After advection, we have what can be called a best guess velocity

$$ \tilde{\mathbf{u}} = \mathbf{u} + \Delta t (- (\mathbf{u} \cdot \nabla) \mathbf{u} + \nabla \cdot (\nu \nabla \mathbf{u}) + \mathbf{f}) $$

which does not take into account pressure or mass conservation. The final step, pressure-projection, is in fact one of the reasons that Eulerian techniques are popular for fluids. The trick of the pressure-projection step is to solve for a pressure such that subtracting that pressure’s gradient from the best guess velocity will give a final velocity that conserves mass.

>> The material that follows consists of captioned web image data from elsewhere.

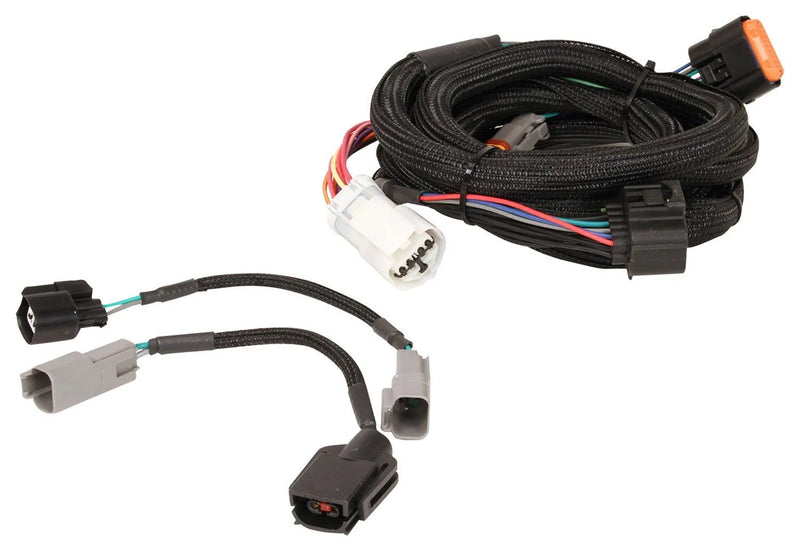 MSD 2772 Trans Controller Ford Harness Aode/4R70W,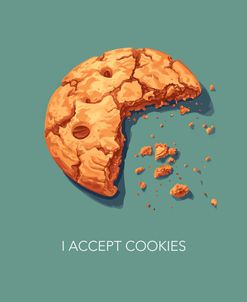 I Accept Cookies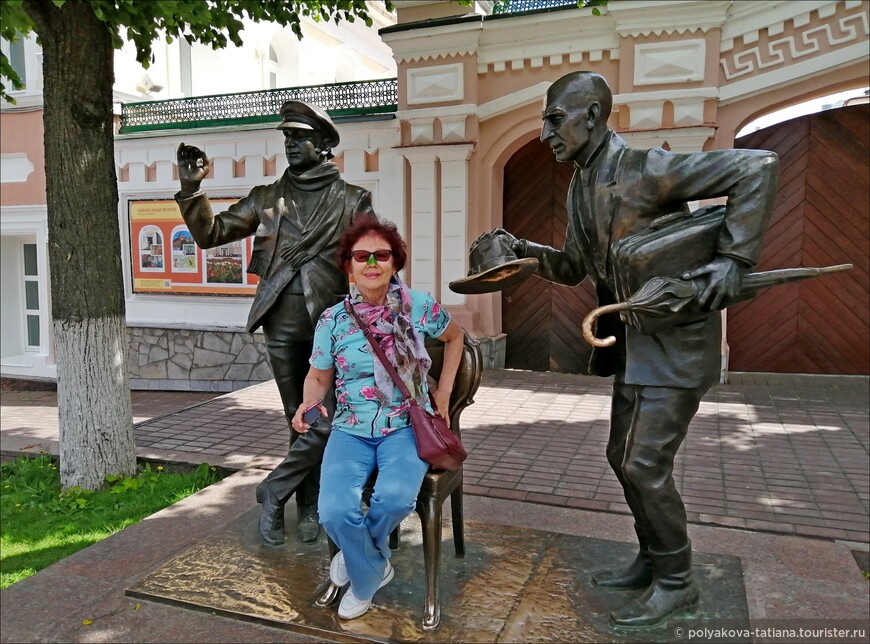 Приведи в порядок свой город. Чебоксары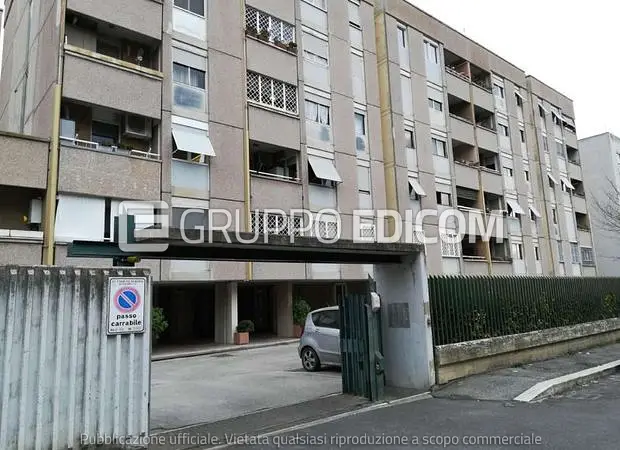 Appartamento in Via Sergio Tofano n. 95 - 1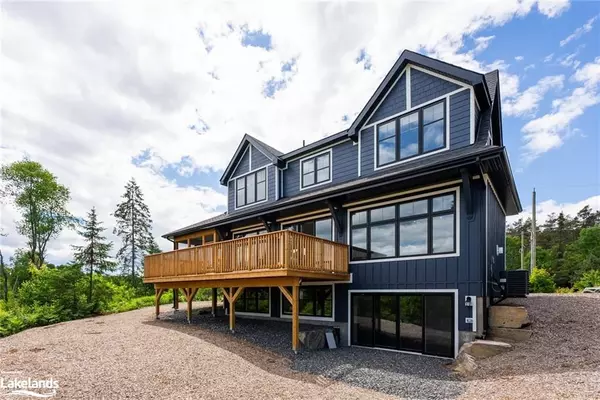 Lake Of Bays, ON P1H 2J6,1082 ECHO HILLS RD #31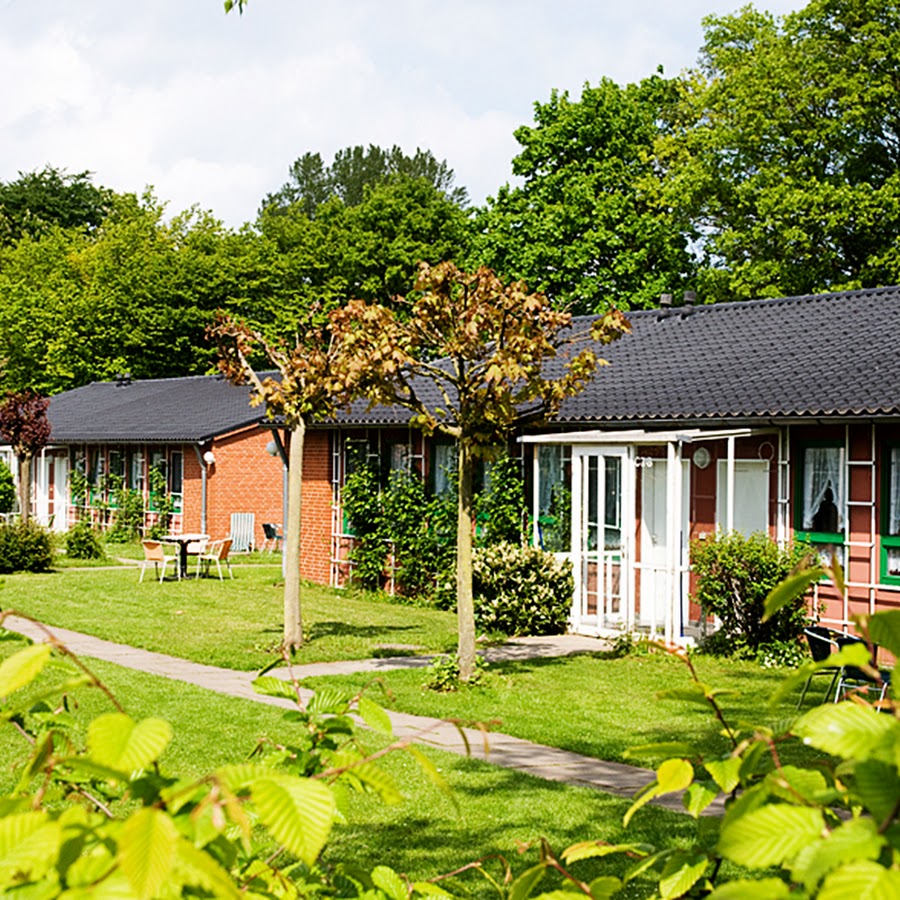 Seminar- und Ferienzentrum Theodor-Schwartz-Haus Travemünde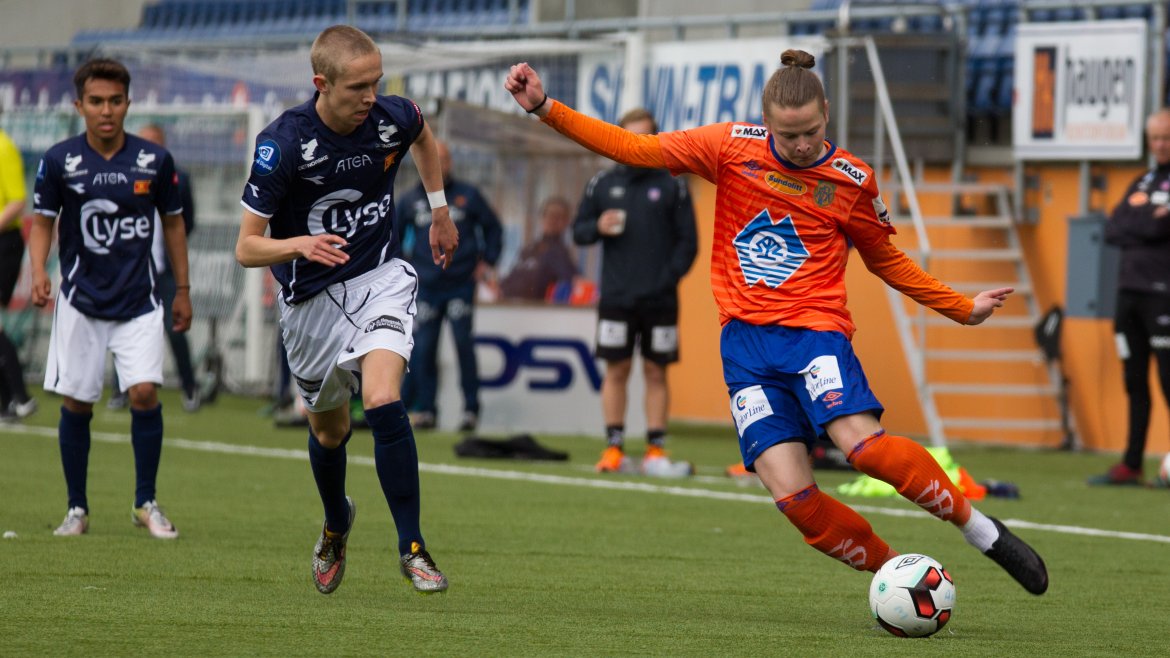 G16 AaFK - Viking Foto: Srdan Mudrinic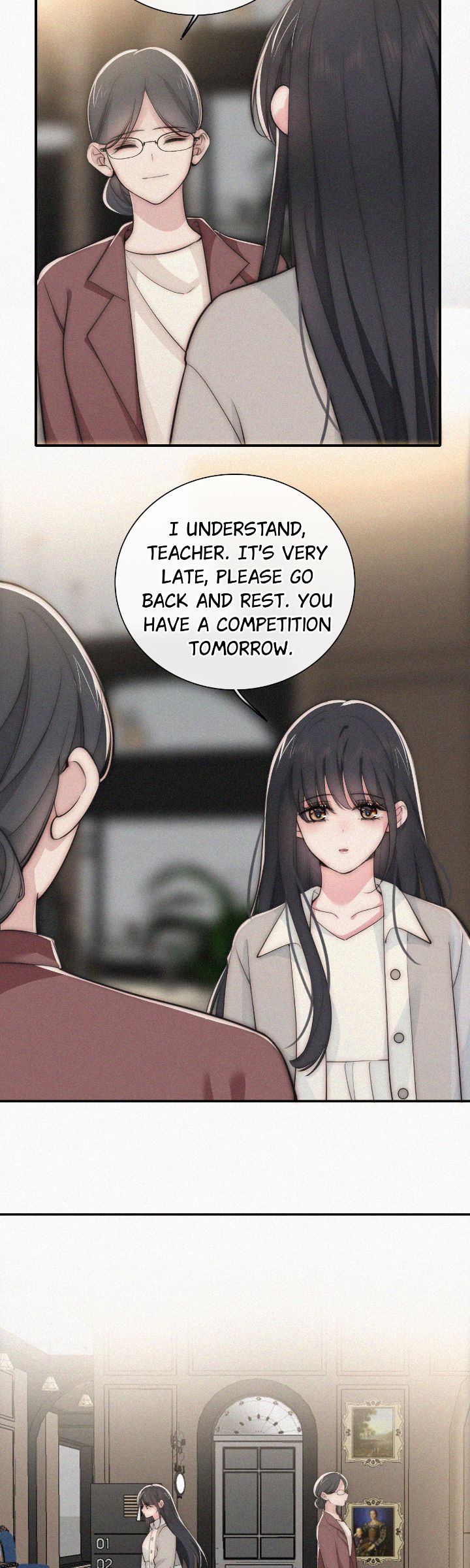 Read Only Love EN Manga Online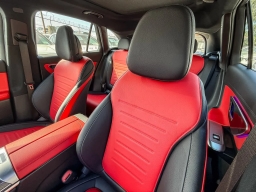 Mercedes-Benz GLC AMG GLC 43 4MATIC SUV 2026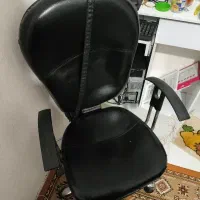 صندلی کامپیوتر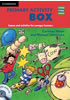 Detail titulu Primary Activity Box Book and Audio CD: Games and Activities for Younger Learners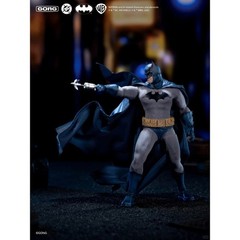 1PCS New Pop Mart X Gong DC Batman Hush Action Figure Toy Gift Brand in Stock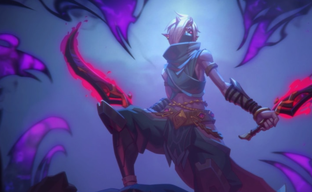 Вышла полная версия игры, «убившей» издательство авторов Warframe. Разработчикам удалось довести до релиза Wayfinder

$$ \begin{equation}\label{unew} \mathbf{u}^\text{new} = \tilde{\mathbf{u}} - \Delta t \nabla p \end{equation} $$

substituting it in $\eqref{mass}$ and rearrange to get Poisson equation

$$ \Delta t \nabla^2 p = \nabla \cdot \tilde{\mathbf{u}} $$

with which we can solve for $p$. Then plug it back $\eqref{unew}$ to find our final velocity. The final velocity is incompressible (divergence free), and for a constant density fluid this ensures mass conservation. Compressible fluids can also conserve mass, but their density must change to do so.